**Problem set**:
• a. Name every court that the case summary mentions by name.
• b. Reproduce the part of the case summary starting at "The Court's decision" and ending at "of prior convictions.".

Daniels v. United States, 531 U.S. 374 (2001), was a decision by the Supreme Court of the United States involving the Armed Career Criminal Act.  The Court ruled, in a 5–4 decision, that a defendant sentenced under that Act could not challenge previous convictions on appeal that were used to increase his new sentence.

Background and lower court proceedings
In 1994, Earthy D. Daniels, Jr., was convicted of being a felon in possession of a firearm. Under the Armed Career Criminal Act of 1984, which imposes a mandatory minimum 15-year sentence on anyone convicted of being a felon in possession of a firearm and who has three previous convictions for a violent felony, Daniels' sentence was enhanced. After an unsuccessful appeal, Daniels filed a motion to vacate, set aside, or correct his federal sentence. Daniels argued that his sentence violated the Constitution because it was based in part on two prior convictions that were themselves unconstitutional. The District Court denied the motion. The Ninth Circuit Court of Appeals affirmed the decision, reasoning that they could only review those prior convictions if a Gideon violation was alleged. Daniels sought review in the Supreme Court, which agreed to hear the case.

The Court's decision
In an opinion delivered by Justice Sandra Day O'Connor, the Supreme Court affirmed the lower courts' dismissal of Daniels' claim.  The Court stated that the nonexistent or unsuccessful pursuit of available challenges to the constitutionality of prior state convictions, which were used to enhance a federal sentence, precluded such challenge to collaterally attack a federal sentence. "[Daniels] could have pursued his claims while he was in custody on those convictions," wrote Justice O'Connor for the majority. "As his counsel conceded at oral argument, there is no indication that [Daniels] did so or that he was prevented from doing so by some external force." Three other Justices agreed with the decision in full while Justice Antonin Scalia agreed with the understanding that Daniels, under different circumstances, could receive special review of prior convictions.

**Information provided**:
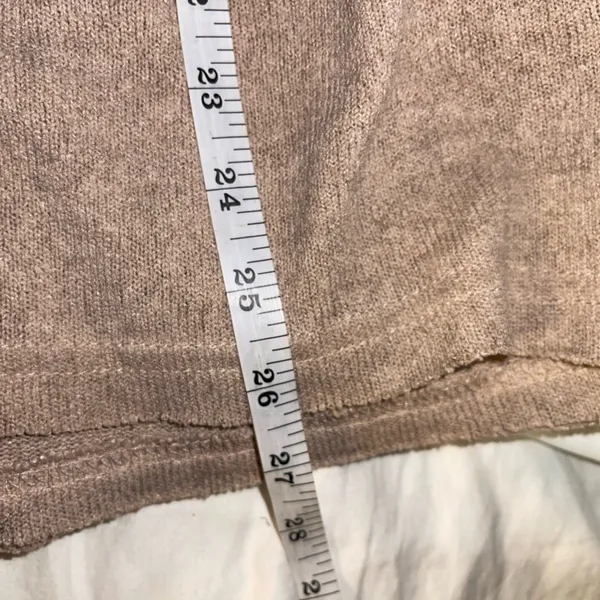 Bohemian Women's Tan Ruffle Sweater POI Size L - Image 5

**Task-by-task answers**:
• a.
Supreme Court of the United States
District Court
Ninth Circuit Court of Appeals

• b.
The Court's decision
In an opinion delivered by Justice Sandra Day O'Connor, the Supreme Court affirmed the lower courts' dismissal of Daniels' claim.  The Court stated that the nonexistent or unsuccessful pursuit of available challenges to the constitutionality of prior state convictions, which were used to enhance a federal sentence, precluded such challenge to collaterally attack a federal sentence. "[Daniels] could have pursued his claims while he was in custody on those convictions," wrote Justice O'Connor for the majority. "As his counsel conceded at oral argument, there is no indication that [Daniels] did so or that he was prevented from doing so by some external force." Three other Justices agreed with the decision in full while Justice Antonin Scalia agreed with the understanding that Daniels, under different circumstances, could receive special review of prior convictions.